NATHAN CHAN/THE VARSITY

This is the sixth “Letter from the Editor” that I’ve sat down to write for The Varsity, which makes me, for better or worse, one of the chattier editors to undertake this capstone. My predecessors have, through the tradition of this medium, given their readers insight, pearls of wisdom, and final reflections befitting their respective approaches to this job. I have been grateful over the past year to have been able to reference their statements.

In October, I wrote on behalf of this newspaper of the crucial issue of false balance — a topic that has not since fallen in relevance. I then had the privilege to introduce The Varsity’s first Public Editor in January, and expressed cautious optimism that journalistic standards can be safeguarded, to some degree, by student readers and journalists who demand and deliver accountable work in equal measure.

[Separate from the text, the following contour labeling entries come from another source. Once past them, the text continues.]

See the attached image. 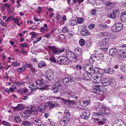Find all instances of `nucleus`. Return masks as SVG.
Segmentation results:
<instances>
[{
    "label": "nucleus",
    "instance_id": "nucleus-29",
    "mask_svg": "<svg viewBox=\"0 0 126 126\" xmlns=\"http://www.w3.org/2000/svg\"><path fill=\"white\" fill-rule=\"evenodd\" d=\"M93 91H92V92H93L94 93H96L97 92H100V91L105 92L106 91V89L105 88L103 89L102 88H99L98 89L96 88H94V89H93Z\"/></svg>",
    "mask_w": 126,
    "mask_h": 126
},
{
    "label": "nucleus",
    "instance_id": "nucleus-49",
    "mask_svg": "<svg viewBox=\"0 0 126 126\" xmlns=\"http://www.w3.org/2000/svg\"><path fill=\"white\" fill-rule=\"evenodd\" d=\"M2 124V125L5 126H11V125L9 123L6 122L5 121H3Z\"/></svg>",
    "mask_w": 126,
    "mask_h": 126
},
{
    "label": "nucleus",
    "instance_id": "nucleus-45",
    "mask_svg": "<svg viewBox=\"0 0 126 126\" xmlns=\"http://www.w3.org/2000/svg\"><path fill=\"white\" fill-rule=\"evenodd\" d=\"M101 2L102 3V4H104V5L106 6H109L111 5V3L109 1H106V0H104V2Z\"/></svg>",
    "mask_w": 126,
    "mask_h": 126
},
{
    "label": "nucleus",
    "instance_id": "nucleus-52",
    "mask_svg": "<svg viewBox=\"0 0 126 126\" xmlns=\"http://www.w3.org/2000/svg\"><path fill=\"white\" fill-rule=\"evenodd\" d=\"M20 47H27L28 46L27 43L25 42L21 43L20 44Z\"/></svg>",
    "mask_w": 126,
    "mask_h": 126
},
{
    "label": "nucleus",
    "instance_id": "nucleus-46",
    "mask_svg": "<svg viewBox=\"0 0 126 126\" xmlns=\"http://www.w3.org/2000/svg\"><path fill=\"white\" fill-rule=\"evenodd\" d=\"M4 6L5 7H6L8 10H10V13L12 12L11 11V9L10 7V6H11V5L10 4H8L7 3H6L3 4Z\"/></svg>",
    "mask_w": 126,
    "mask_h": 126
},
{
    "label": "nucleus",
    "instance_id": "nucleus-2",
    "mask_svg": "<svg viewBox=\"0 0 126 126\" xmlns=\"http://www.w3.org/2000/svg\"><path fill=\"white\" fill-rule=\"evenodd\" d=\"M36 108L34 106H30L28 107L27 110L25 112L24 114L26 116H24V117H29L31 114H33L35 112H36Z\"/></svg>",
    "mask_w": 126,
    "mask_h": 126
},
{
    "label": "nucleus",
    "instance_id": "nucleus-30",
    "mask_svg": "<svg viewBox=\"0 0 126 126\" xmlns=\"http://www.w3.org/2000/svg\"><path fill=\"white\" fill-rule=\"evenodd\" d=\"M27 68V67L26 65H24L22 67H20L17 69L18 71L21 73L24 71Z\"/></svg>",
    "mask_w": 126,
    "mask_h": 126
},
{
    "label": "nucleus",
    "instance_id": "nucleus-50",
    "mask_svg": "<svg viewBox=\"0 0 126 126\" xmlns=\"http://www.w3.org/2000/svg\"><path fill=\"white\" fill-rule=\"evenodd\" d=\"M112 12L113 13L114 15H115L116 16V15L119 14V13L120 11L119 10L115 9L113 10Z\"/></svg>",
    "mask_w": 126,
    "mask_h": 126
},
{
    "label": "nucleus",
    "instance_id": "nucleus-53",
    "mask_svg": "<svg viewBox=\"0 0 126 126\" xmlns=\"http://www.w3.org/2000/svg\"><path fill=\"white\" fill-rule=\"evenodd\" d=\"M49 60L51 62H56V60L55 57L53 56L49 58Z\"/></svg>",
    "mask_w": 126,
    "mask_h": 126
},
{
    "label": "nucleus",
    "instance_id": "nucleus-21",
    "mask_svg": "<svg viewBox=\"0 0 126 126\" xmlns=\"http://www.w3.org/2000/svg\"><path fill=\"white\" fill-rule=\"evenodd\" d=\"M102 76V74H99V75H96V77H93V79L95 80L94 82L97 83H99L101 80Z\"/></svg>",
    "mask_w": 126,
    "mask_h": 126
},
{
    "label": "nucleus",
    "instance_id": "nucleus-7",
    "mask_svg": "<svg viewBox=\"0 0 126 126\" xmlns=\"http://www.w3.org/2000/svg\"><path fill=\"white\" fill-rule=\"evenodd\" d=\"M57 60L58 63L61 64H67L68 63L67 59L65 56H61L59 57Z\"/></svg>",
    "mask_w": 126,
    "mask_h": 126
},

I’m evoking these past letters now because they help to underscore some of the major themes of Volume CXXXVII: polarized attitudes toward the media, a tense political environment, and the need for greater dialogue between journalists and readers. As the volume comes to a close, I would like to use this letter to more closely reflect upon what gives The Varsity life and, importantly, the ability to confront these challenging issues: the people who work here.

Rightly or wrongly, a perceived distance between readers and journalists exists. In this climate, established media organizations like The Varsity can carry the burdensome reputation of facelessness.

I understand how this perception might come about with respect to our newspaper — The Varsity is older than any living person, and it is the largest student society by membership at the largest university in Canada. I know firsthand that the experience of entering The Varsity’s office for the first time can feel daunting.

Yet despite its status as a fixture of the university The Varsity is constantly renewed by the people whom it comprises; it ebbs, flows, and morphs in response to the thoughtful efforts of the many faces who pass through.

After three years here, I have come to know The Varsity as a bastion of productive collaboration; fluid as the paper is, the people at the heart of it always manage to foster a deep fraternity rooted in the inherently romantic shared goal of delivering meaningful, just, hyper-local journalism to students at the University of Toronto.

The masthead has been at the heart of volume CXXXVII. I could not overstate the privilege it has been to work with Mubashir, Jaren, Jacob, Tom, Teodora, Rachel, Lisa, Reut, Shaan, Sean, Ariel, Vanessa, Nathan, Elham, Shaq, Isaac, and Tony this year. Each of them deserves much more thanks than I can write individually here.

In the midst of the most challenging scenarios that have presented themselves this volume, I am especially grateful for the input and guidance of Jaren, Jacob, Mubashir, and Tom. The ability to consult these four, and to receive honest, frank, thoughtful feedback from each of them made 4:00 am debates over contentious headlines and long discussions about the paper’s direction some of my fondest, most memorable moments of this year.

NATHAN CHAN/THE VARSITY

NATHAN CHAN/THE VARSITY

The Varsity Volume CXXXVII produced 24 issues. Our web team, led by Jacob, developed some stunning new online components, including a new website for The Varsity Magazine. It has been a record year for web traffic on thevarsity.ca, which surpassed one million pageviews in mid-March. Our three beautiful magazines, edited by Rachel and visually directed by Mubashir, were a highlight of this year by practically any measure — thanks are owed to both of them for knowing that perfect binding would be gorgeous.

All of this denotes an enormous amount of work — much of which is done by volunteers. People do not partake in this work because it is lucrative or glamorous — it’s neither. They do so because they believe that it is important, and that they can learn something here. I am constantly amazed by the dedication of our contributors, of whom there were over 400 this year.  About 100 have made staff status.

In fact, it is through observing the energy and drive of those individuals who I know will be committed to The Varsity next year that I am able to depart from this organization with my excitement for its future outweighing my sadness to leave the place that I love.

A couple of weeks ago, the day before our yearly issue announcing the candidates of the UTSU elections, a wonderfully robust team of writers, editors, scribes, designers, developers, and photographers came together to execute an enormous, deadline-driven journalistic project. Associate editors and staff contributors performed roles well above and beyond what was expected of them. Every person in the room had interesting questions to ask and ideas to contribute. If that day is any indication of how The Varsity’s core team will operate next year, they will blow us all away.

I’d like to close this letter by wishing all the best to my colleague and friend Jacob Lorinc, who is the Editor-in-Chief-elect of volume CXXXVIII. His long, meaningful experience with the paper and forward-thinking plan for The Varsity makes me confident that he will excel next year. If this volume is any indication, by the time he writes this letter next year, he will be overcome with gratitude for the dedication of his team.